__ABOUT THIS EXERCISE__:
Below are records with pictures. Reproduce exactly the lines from the line with "Kenya, site MN38." to the line with "common name: domestic cow", inclusive, and leave each picture out.

__STUDY MATERIAL__:
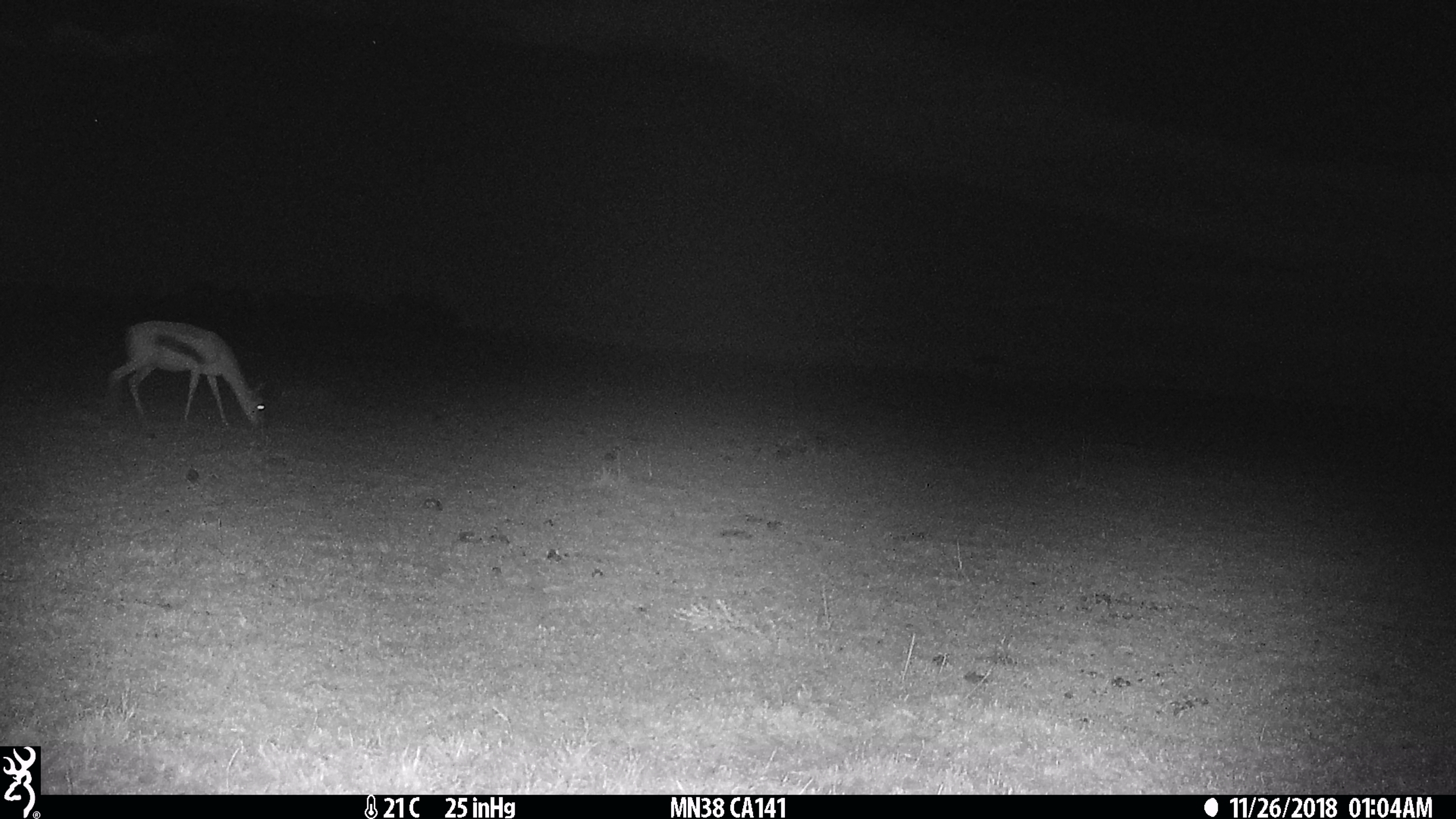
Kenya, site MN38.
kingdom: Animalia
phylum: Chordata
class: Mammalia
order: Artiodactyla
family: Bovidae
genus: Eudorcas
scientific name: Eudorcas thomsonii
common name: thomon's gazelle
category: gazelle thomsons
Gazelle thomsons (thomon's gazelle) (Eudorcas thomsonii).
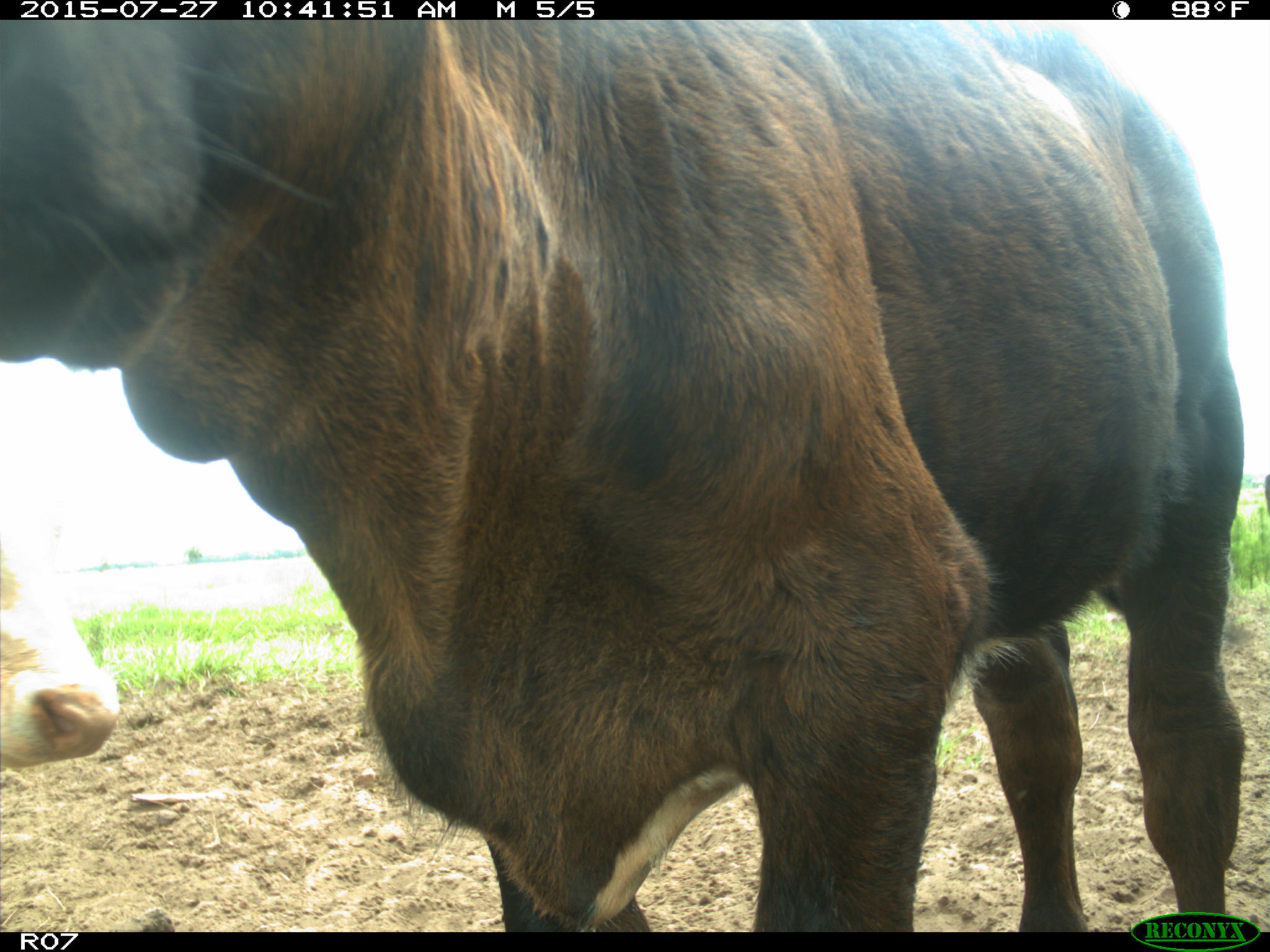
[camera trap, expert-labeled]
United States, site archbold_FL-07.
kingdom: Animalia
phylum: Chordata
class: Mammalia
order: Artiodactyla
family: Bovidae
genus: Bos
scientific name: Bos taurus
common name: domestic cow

---

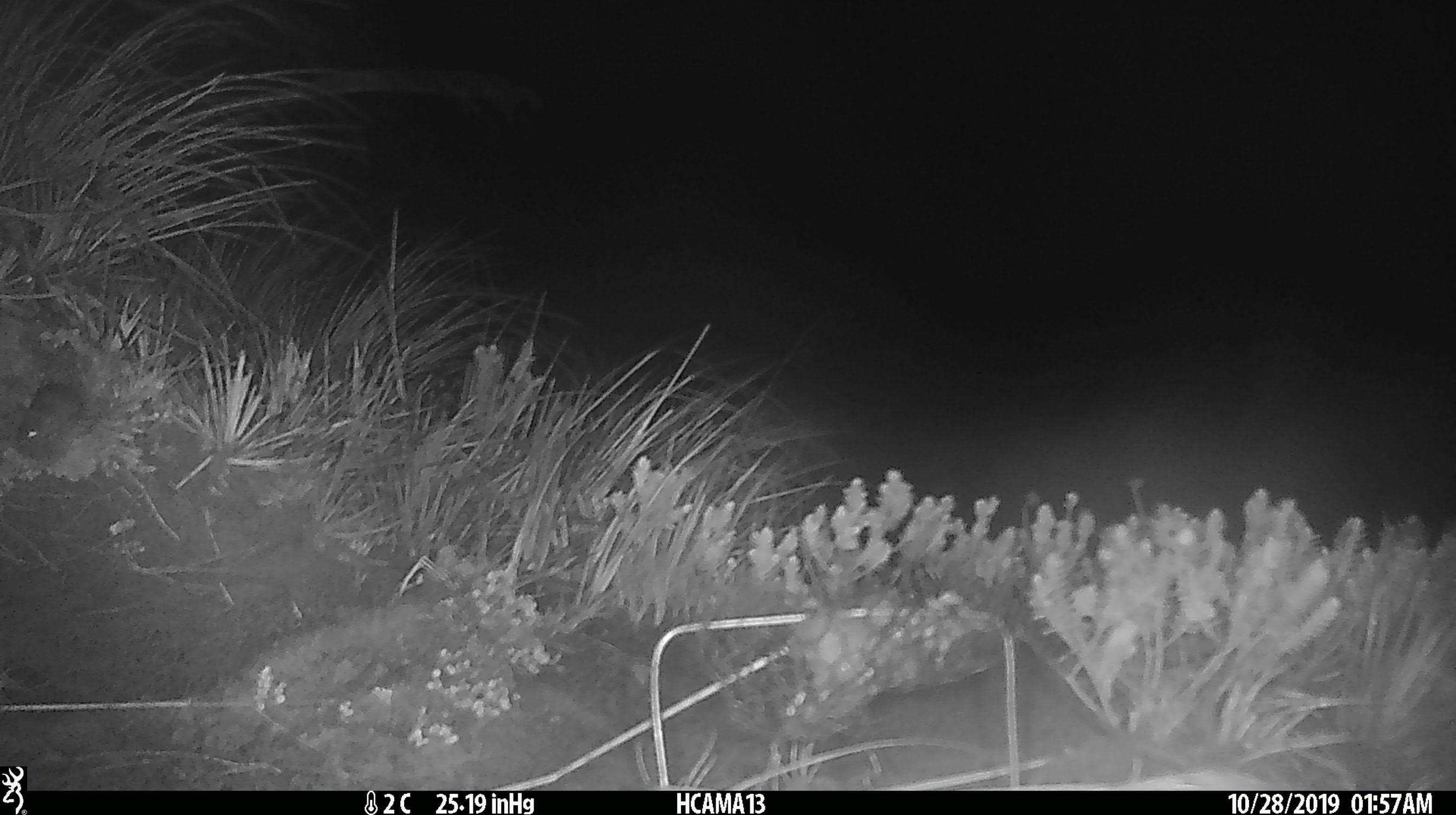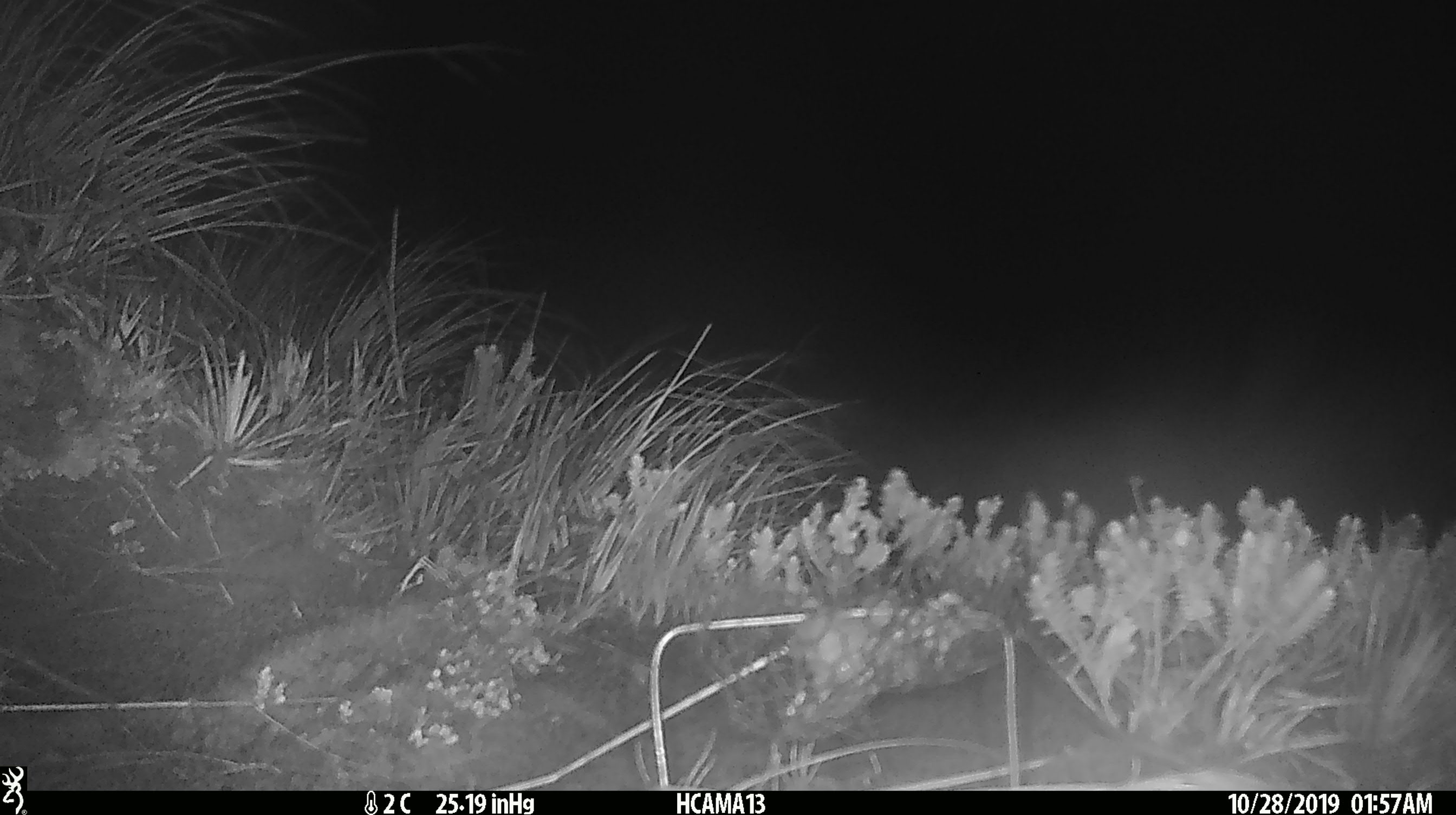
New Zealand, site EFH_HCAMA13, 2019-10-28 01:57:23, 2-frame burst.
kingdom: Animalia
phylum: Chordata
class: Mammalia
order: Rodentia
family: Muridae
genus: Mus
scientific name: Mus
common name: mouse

__RESPONSE TO THIS TASK__:
Kenya, site MN38.
kingdom: Animalia
phylum: Chordata
class: Mammalia
order: Artiodactyla
family: Bovidae
genus: Eudorcas
scientific name: Eudorcas thomsonii
common name: thomon's gazelle
category: gazelle thomsons
Gazelle thomsons (thomon's gazelle) (Eudorcas thomsonii).
[camera trap, expert-labeled]
United States, site archbold_FL-07.
kingdom: Animalia
phylum: Chordata
class: Mammalia
order: Artiodactyla
family: Bovidae
genus: Bos
scientific name: Bos taurus
common name: domestic cow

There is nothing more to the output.